Действительно, коалиция между самодержавной Россией и либеральными государствами Запада основывалась на геополитических и экономических расчетах, а не на общих ценностях. Когда Александр III, принимая в Петербурге президента Франции в 1891 г., стоя слушал «Марсельезу», он не проникался не только республиканским, но и конституционалистским духом. Российские либералы – часто англо– и франкофилы – хотя и занимали высокие должности, были в явном меньшинстве при царском дворе, а впоследствии в Государственной думе. У правящих классов России начала XX в. было гораздо больше общих ценностей с прусскими юнкерами, чем с английскими «лавочниками». Тем не менее в это же время в России быстрыми темпами развивался капитализм, а геополитика, стратегия и экономика диктовали Петербургу союзы с демократиями против родственных авторитарных режимов.
Такие «противоестественные» союзы не могли быть легким делом. Уже Первая мировая война продемонстрировала довольно высокую степень фонового недоверия между Россией и ее западными союзниками. Об этом красноречиво свидетельствуют мемуары французского посла в Петрограде Мориса Палеолога и русского министра иностранных дел Сергея Сазонова 55. Тем не менее, несмотря на колоссальную тяжесть войны, ее многочисленные жертвы и отсутствие в ней ясных и понятных российскому населению целей, царское, а затем временное правительство оставались верными союзническому долгу. В конце концов война настолько обострила внутренние противоречия в стране, что в ней произошла большевистская революция. Советское правительство вывело Россию из войны, заключило сепаратный мир с Германией, но при этом действовало вне– и антисистемно, рассматривая Россию не столько как государство с определенными интересами, сколько как базу мировой пролетарской революции.
Россия превратилась из политического и военного союзника Запада в его фактического противника, из потенциального победителя в страну, разделившую судьбу побежденных. Запад же, по мнению многих русских эмигрантов, не оценил этой жертвенности и обошелся с ослабевшей Россией вполне прагматично, не оказав действенной помощи силам контрреволюции, признав независимость бывших окраин Российской империи и дополнив большевистскую самоизоляцию внешней изоляцией посредством санитарного кордона. Советская Россия, хоть и получила формальное признание Запада, оставалась вне рамок сообщества государств до середины 1930-х годов и затем опять с 1939 г. до нападения Германии на СССР.
Период, когда советская Россия была государством-изгоем, продолжался сравнительно недолго. Период непризнания Западом власти большевиков длился менее пяти лет – т. е. практически столько, сколько продолжалась Гражданская война, а у советского правительства сохранялись надежды на мировую революцию. Начиная с 1922–1924 гг. Советский Союз был постепенно подключен к мировому сообществу государств в форме восстановления дипломатических отношений. В то же время управляемый коммунистами СССР оставался за пределами общества «цивилизованных государств». Лишь в 1934 г. он был принят в Лигу Наций, что было прямой реакцией западных держав на решение Гитлера о выходе Германии из Лиги. Аналогичными соображениями руководствовалась и администрация Ф. Рузвельта в США, признавшая СССР в ноябре 1933 г. Уже в 1935 г. Франция и ее союзник Чехословакия заключили договоры о взаимопомощи с Москвой. Сближение на геополитической основе, однако, продолжалось недолго.

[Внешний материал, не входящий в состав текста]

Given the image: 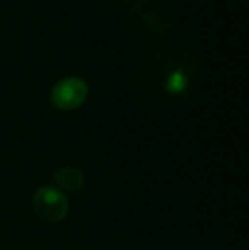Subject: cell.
<instances>
[{
  "label": "cell",
  "instance_id": "obj_1",
  "mask_svg": "<svg viewBox=\"0 0 249 250\" xmlns=\"http://www.w3.org/2000/svg\"><path fill=\"white\" fill-rule=\"evenodd\" d=\"M34 209L35 212L45 221L56 223L63 220L69 212V202L66 196L51 188V186H43L40 188L32 198Z\"/></svg>",
  "mask_w": 249,
  "mask_h": 250
},
{
  "label": "cell",
  "instance_id": "obj_2",
  "mask_svg": "<svg viewBox=\"0 0 249 250\" xmlns=\"http://www.w3.org/2000/svg\"><path fill=\"white\" fill-rule=\"evenodd\" d=\"M88 95V85L81 78H66L57 82L50 94L51 104L63 111L79 107Z\"/></svg>",
  "mask_w": 249,
  "mask_h": 250
},
{
  "label": "cell",
  "instance_id": "obj_3",
  "mask_svg": "<svg viewBox=\"0 0 249 250\" xmlns=\"http://www.w3.org/2000/svg\"><path fill=\"white\" fill-rule=\"evenodd\" d=\"M54 180L65 190L76 192L84 186L85 176L81 170L75 167H65V168H59L54 173Z\"/></svg>",
  "mask_w": 249,
  "mask_h": 250
},
{
  "label": "cell",
  "instance_id": "obj_4",
  "mask_svg": "<svg viewBox=\"0 0 249 250\" xmlns=\"http://www.w3.org/2000/svg\"><path fill=\"white\" fill-rule=\"evenodd\" d=\"M185 86V81L182 79V76L181 75H175L172 79H170V82H169V89L170 91H173V92H179V91H182V88Z\"/></svg>",
  "mask_w": 249,
  "mask_h": 250
}]
</instances>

Глубокое недоверие правящих кругов Лондона и Парижа к коммунистическому режиму и к тоталитарной России как к таковой, а также аналогичный подход к «империалистам Англии и Франции» со стороны Кремля сделали невозможным создание действенной системы коллективной безопасности в Европе. Сталин не только рассматривал англо-французскую политику «умиротворения» Гитлера как объективно направленную против Советского Союза (в этой связи особенно интересна аналогия, которую провел Путин между современным Западом и тогдашними «мюнхенцами» 56), но и сам строил аналогичные расчеты. В то время как на Западе надеялись, что Гитлер повернет на восток, Сталин рассчитывал, что Германия прежде начнет войну на западном фронте. Как и западные руководители, Сталин предполагал, что Германия и ее противники измотают друг друга в затяжной войне.
Несмотря на взаимную неприязнь, как для Запада, так и для СССР гитлеровская Германия была наиболее опасным противником. Тем не менее преобладание тактического маневрирования над стратегическими ходами, неспособность договариваться вопреки убеждениям и готовность принимать желаемое за действительное привели к катастрофе. Западные демократии, ведомые слабыми и недальновидными лидерами, несут такую же ответственность за провал летних переговоров 1939 г., как и советский вождь, заключивший пакт с Гитлером. Сталина подвело его «кастовое чутье», почти родственные чувства, которые он питал к соседнему тоталитарному режиму, и, с другой стороны, явное презрение по отношению к либеральной демократии.